■ Objective 1
Turn the lines of the entries from the collection into a numbered list, omitting blank lines.

■ Text to read
A single world rebuild would do the trick.

----------

## coolsnowmen

Am I understanding the situation correctly:

Hardware from system 1 goes down and you move that hard drive to system 2.

now, if system 2 is sufficiently different from system 1 to require a cflag change (based on how specific your system 1 CFLAGS were), then what makes you think that system 2 will be able to boot / or chroot into the old drive with out errors when you "emerge -e world".

You backup the important things /home, /etc, /var/lib/portage/world /usr/src/linux/.config /boot/ 

and you make a new system.

once the tool chain is set, copy over the world file, and emerge [-e] world.

You could do this in-place by moving /etc to /etc.bak etc.

From experience: trying to keep the old binaries when you need to change "-march=" is never worth it.

If gcc took system 1's -march= and used an instruction that system 2 doesn't understand...you will not be having a good day.

----------

## d2_racing

 *Monkeh wrote:*   

> A single world rebuild would do the trick.

 

No, the toolchain was compiled with the old hardware, so there is no warranty that the box will compile again.

The best is to recompile the toolchain and rebuild the world after that.

Basically, you do a Stage 2 from A to Z.

----------

## Monkeh

 *d2_racing wrote:*   

>  *Monkeh wrote:*   A single world rebuild would do the trick. 
> 
> No, the toolchain was compiled with the old hardware, so there is no warranty that the box will compile again.

■ Objective 2
In the forum thread, what does d2_racing say the toolchain was compiled with?

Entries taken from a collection
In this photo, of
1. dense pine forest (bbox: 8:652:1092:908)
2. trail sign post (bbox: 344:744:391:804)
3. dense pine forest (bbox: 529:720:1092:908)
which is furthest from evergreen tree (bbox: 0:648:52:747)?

■ Full output 1
1. In this photo, of
2. 1. dense pine forest (bbox: 8:652:1092:908)
3. 2. trail sign post (bbox: 344:744:391:804)
4. 3. dense pine forest (bbox: 529:720:1092:908)
5. which is furthest from evergreen tree (bbox: 0:648:52:747)?

■ Full output 2
The old hardware.